For all $a\in\mathbb{R}_{\geq 0}$, if $n\geq a$ then $n!\geq a^n$.

You want to prove:

For all $b\in\mathbb{R}_{\geq 0}$, if $n+1\geq b$, then $(n+1)!\geq b^{n+1}$.

(I changed the letter to make it clearer; but of course that statement above is equivalent to one in which we have "$a$" instead of "$b$".

To prove the implication, you assume $n+1\geq b$. In order to apply the induction hypothesis, you would need $n\geq b$; if that holds, then your argument works: if $n\geq b$, then the induction hypothesis implies $n!\geq b^n$, and then multiplying by $n+1\geq b$ we get $(n+1)!\geq b^{n+1}$.

But what if we do not have $n\geq b$? The assumption $n+1\geq b$ does not guarantee this.

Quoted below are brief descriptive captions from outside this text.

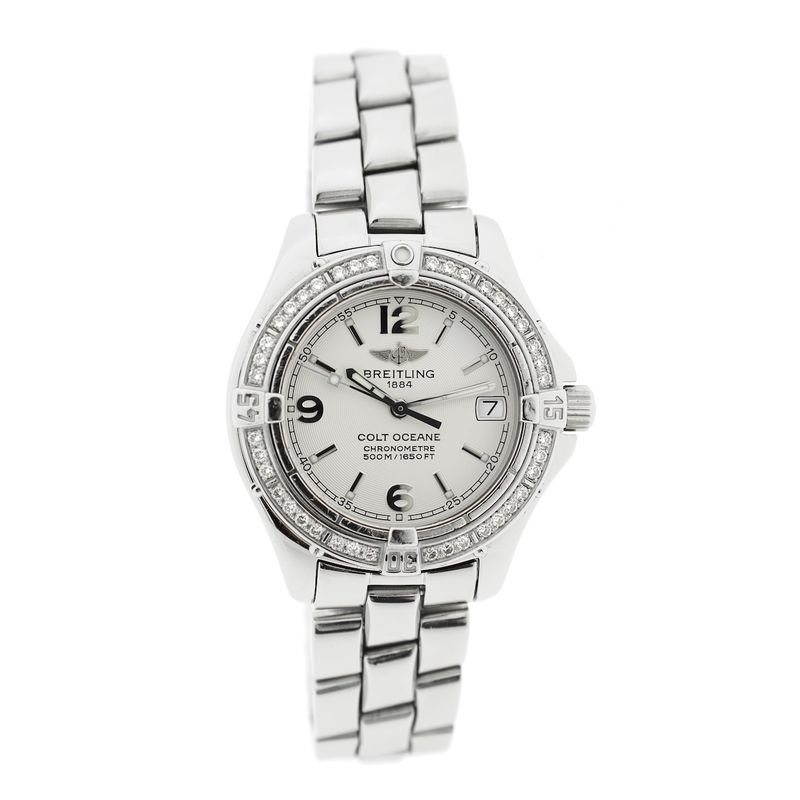 Image 8 of Breitling Colt Oceane 'Diamonds' A77350; Women's watch with diamond bezel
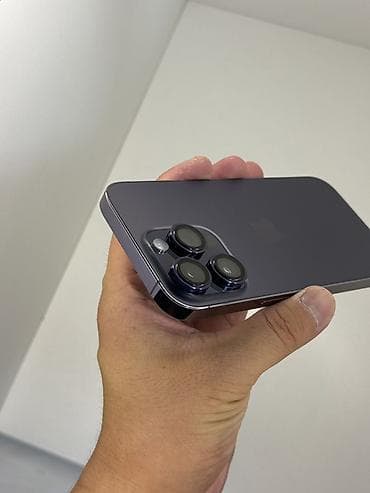 Техника и электроника: IPhone 14 Pro, Б/у, 256 ГБ, Deep Purple, 85 % — 9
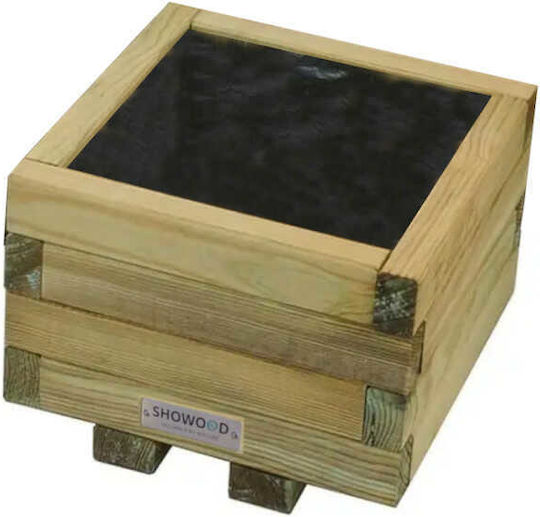 Showood Pot Wooden 40x40x21cm.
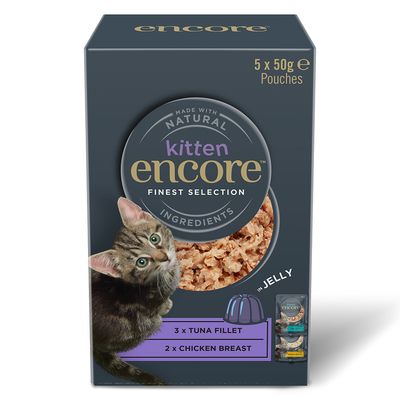 Encore Finest Selection mix smaków w galaretce kitten 50 g × 5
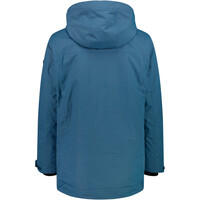 Cmp chaqueta impermeable insulada hombre MAN PARKA ZIP HOOD vista trasera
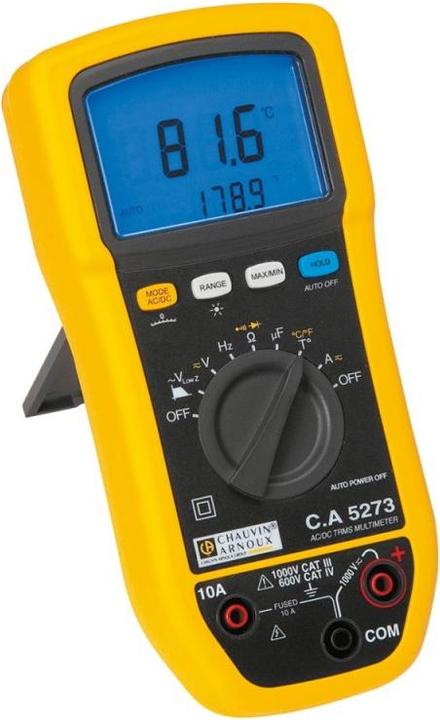 Produktbild Chauvin Arnoux Hand-Multimeter digital C.A 52 (CAT III 1000V, CAT IV 600V)
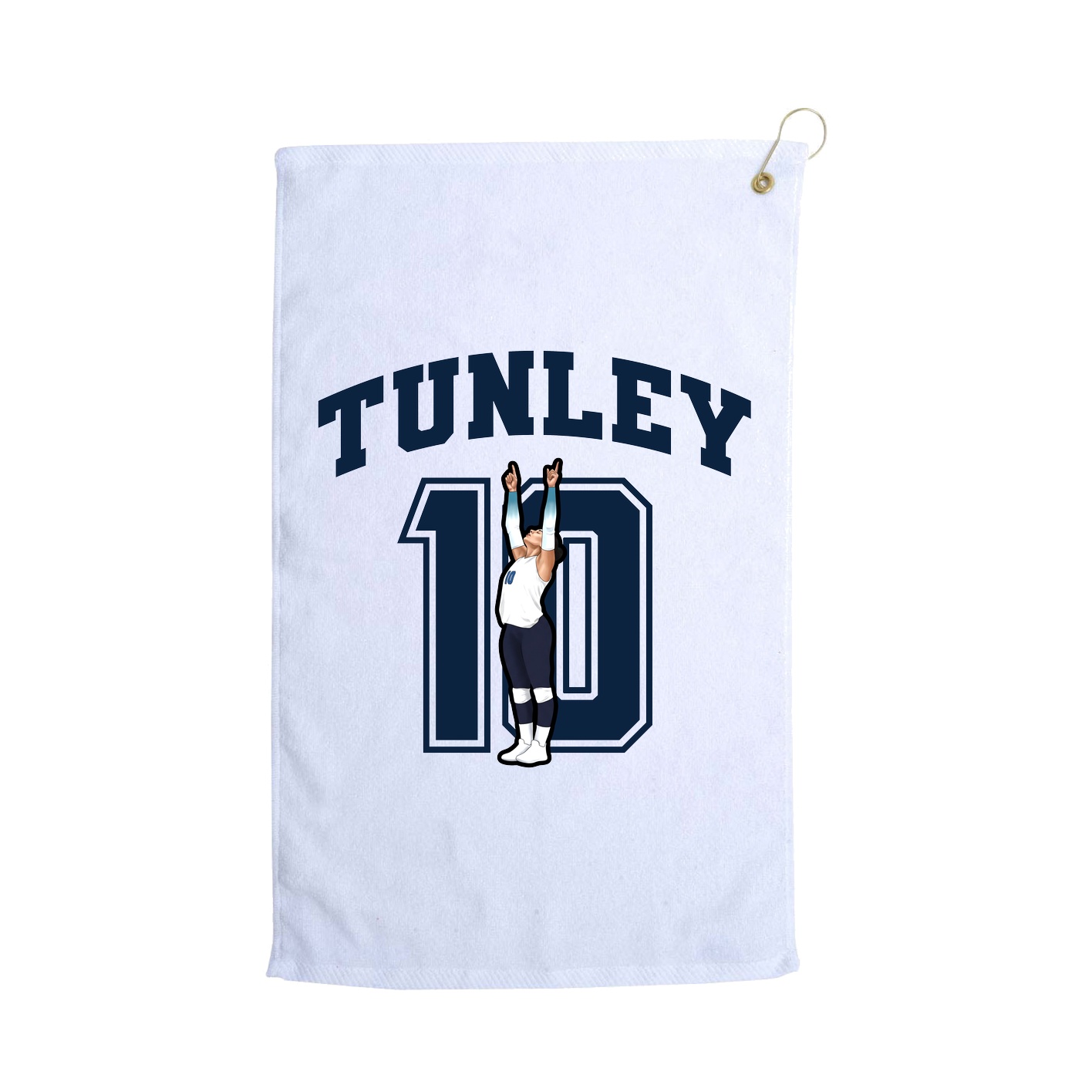 Golf Towel — Number in White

How could you find this out? Since you already know there is a counterexample, take your "inductive argument" out for a spin in the smallest counterexample. The smallest counterexample comes with $n=2$: assume $2\geq a$. Does it follow that $1!\geq a^1$? No; from $2\geq a$ you cannot conclude $1!\geq a$. In fact, if $2\geq a\gt \sqrt{2}$, you will have $a^2 \gt 2 = 2!$; the problem being that you don't get to apply that induction hypothesis on any $a$ greater than $1$ (and the conclusion fails for any $a$ greater than $\sqrt{2}$).